Another great area to invest in is the ability to detect outages as they happen so you can quickly resolve them. I mean, we’re talking about technology. Problems do happen and will happen, especially as technology gives us more feature functionality and fun applications for end users. As technology becomes more complicated, things tend to break a little more, especially when it comes to software.
For example, let’s say that your business is an eight-to-five operation and you’re not open on weekends, and something happens in your system on Friday at 9 pm. You won't know about that problem until you get into the office Monday morning!
What happens if that application is down and can’t send an alert? What happens if the building goes dark? With Advanced Monitoring, you'll have the necessary pieces in place to detect and resolve problems when traditional alerts fail. Also, all of this can happen before the start of business.
The alternative to this, of course, is that you get into the office Monday morning and realize things aren't working. So, you call BrantTel or your support provider who starts looking at it remotely, determining that they need to dispatch. Two hours later they're on site through traffic with parts to repair that problem. At this point, you’ve been down nearly a half day to potentially even longer.
So, of course, you can minimize the risk to the business and the downtime to the business by having some Advanced Monitoring in place.
What is Advanced Monitoring?
Advanced Monitoring services like BrantTel’s TotalView Monitoring and Management Platform, are services that give you the peace of mind in knowing that somebody is keeping an eye on your applications. Many systems can send SNMP trap alerts to notify us of a problem 24/7. This alert is, of course, very handy. But it also allows us to take the necessary steps to correct that problem before you even knew it was there. And that might be after hours, right?
It’s pretty cool what this sort of service can cover. From basic ICMP Monitoring to more enhanced protocol validation which can help validate that a system is functioning at the application level with HTTPS connections, SNMP Queries, Raw TCP Socket checks and much more.
In addition to these features, there's the ability to monitor any network devices that exist. We can receive heartbeats from our monitoring tools to identify if a site happens to lose power. So, when the system can't send out alerts, we're notified by our monitoring tool that something is going on. We'll know we've lost contact to our probe, and in turn, can get the ball rolling and get the problem solved.
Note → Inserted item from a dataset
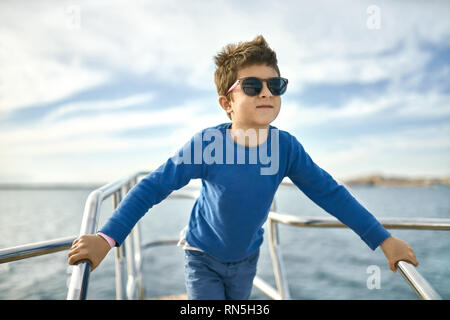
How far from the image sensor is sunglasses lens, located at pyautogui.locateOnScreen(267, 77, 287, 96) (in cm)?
136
Whether you're looking to protect your growing small business or an Enterprise IT Manager reducing the risk for your large organization, these steps can help you keep your essential services running, and you open for business. As is often the case, taking a few minutes to schedule a patch, or a few seconds to add to a changelog can save you from a world of hurt when things go wrong. Moreover, Advanced Monitoring can protect your investment from unseen risks of all sorts.
If you have an essential technology of any kind, there is likely a system to monitor it--use it. Who wants to be blindsided Monday morning at 8 am?